Çarşı grubu avukatlarından Yıldız İmrek, "Burada özgürlüğünden mahrum olan biri varken ben temsil ettiğim sanığa yeteri kadar zaman ayıramıyorum. BAK davalarında akademisyenler ayrı ayrı yargılandı. Çarşı davası da esasen torba davaydı. Gezi davası ve Kavala davası da. Siyasi irade böyle istediği için şimdi iki torba bir araya getirildi ve bir çuval dava haline geldi. Bu davada karar verilmesinin engellenmesi için ve aşırı şekilde uzatılarak siyasi iradenin çıkarları doğrultusunda birleştirildi. Bu şekilde müvekkillerin aklanma hakkı ihlal ediliyor. Ses kaydı gibi hukuka aykırı delillerin dosyadan çıkarılması gerekir ama dosyada tutulmaya devam ediyor. Emniyet müdürlüğü bağımsız olmadığı için hiçbir sanık kendi aleyhine delil vermeye zorlanamaz. Hukuka aykırı olduğu bunu kabul etmiyorum. Ceza mahkemesi resen delil toplayamaz. Tarafların delillerini değerlendirilir. Görüntüler de hukuka uygun toplanmamıştır. Hukuka aykırı delildir. Onların incelenmesine ilişkin karardan da dönülmesini talep ediyorum. Ayrıca meslektaşımın ifadelerine katılsam da, avukat Ersan Şen'in burayı "er meydanı" diye tanımlamasına bir kadın olarak itiraz ediyorum" dedi. İmrek'in "er meydanı sözlerinin ardından salonda bulunanlar alkışladı.

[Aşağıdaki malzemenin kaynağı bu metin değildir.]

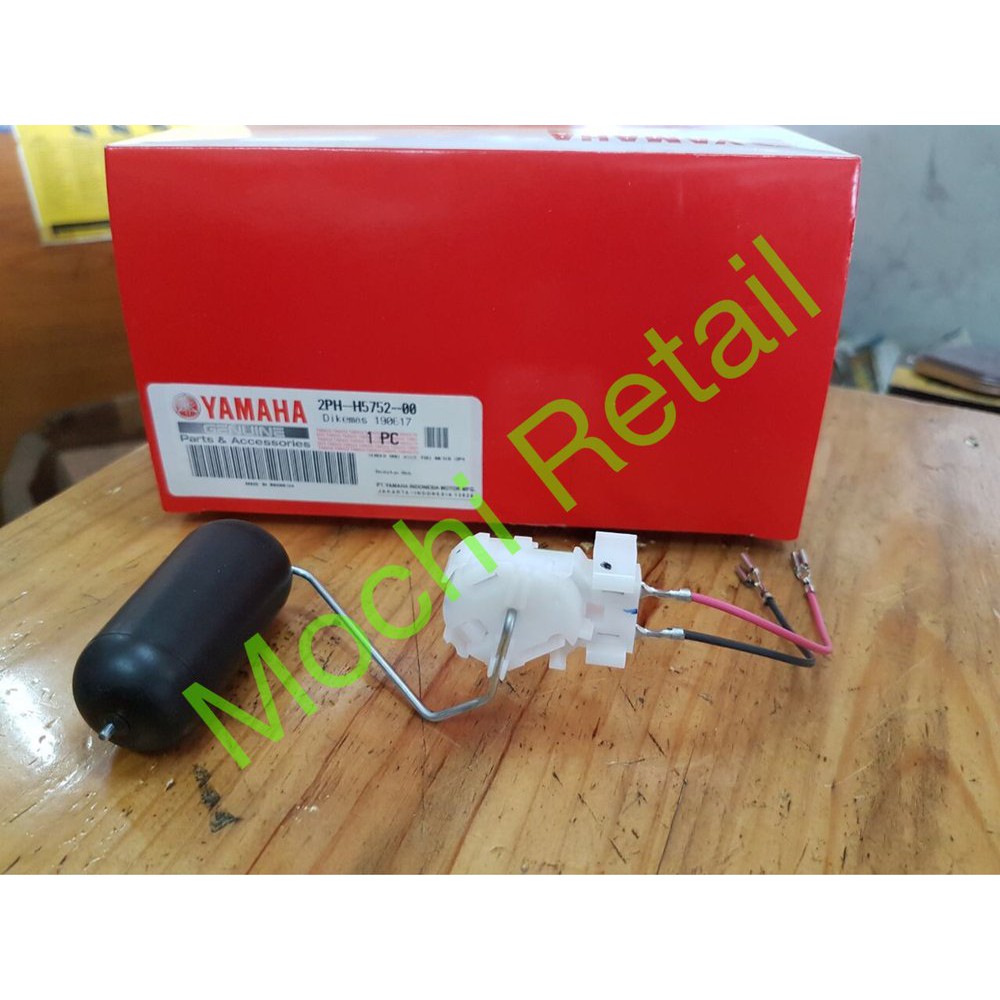 GROSIR PELAMPUNG BENSIN MIO M3 ORI YGP MR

Çarşı grubu avukatlarından Efkan Bolaç ise "Dosyanın geldiği aşamaya baktığımızda kendisine hukuk devleti denen Türkiye'de yapıldığını dikkate alırsak sürrealist yargılama diyebiliriz.
Av. Bolaç: Gezi ile ilgili söyleyebileceğim tek bir şey var. Gezi benim ömrüm boyunca gördüğüm en temiz direnme biçimlerinden biridir. Bu ileride tarihe de böyle geçecek. Bu sürrealist davanın hemen bitmesi gerekiyor" ifadelerini kullandı.
"TERÖR ÖRGÜTÜNE PLAKET VEREN EMNİYET MÜDÜRÜ DE YARGILANSIN"
Çarşı üyesi Ayhan Güner, Gezi'de polis ve insanları karşı karşıya getirmediklerini belirterek, "Etiler Emniyet Müdürü beni aradı. 'Bize yardımcı olun' dedi. Polisin belirlediği güzergahta taraftarı olaysız bir şekilde yürüttük. Emniyetle beraber yolları açtık polislerle insanları karşı karşıya getirmedik. Boynumuza sarılıp teşekkür ettiler" dedi.
Güner’in avukatı ise "Emniyet müdürü, Ayhan Güner ve arkadaşlarını çağırıp Beşiktaş'taki olayları yatıştırdıkları ve hiçbir yere zarar vermedikleri için plaket verdiler. Böyle örgüt mü olur? Terör örgütüne plaket veren emniyet müdürleri de yargılansın o zaman" ifadelerini kullandı.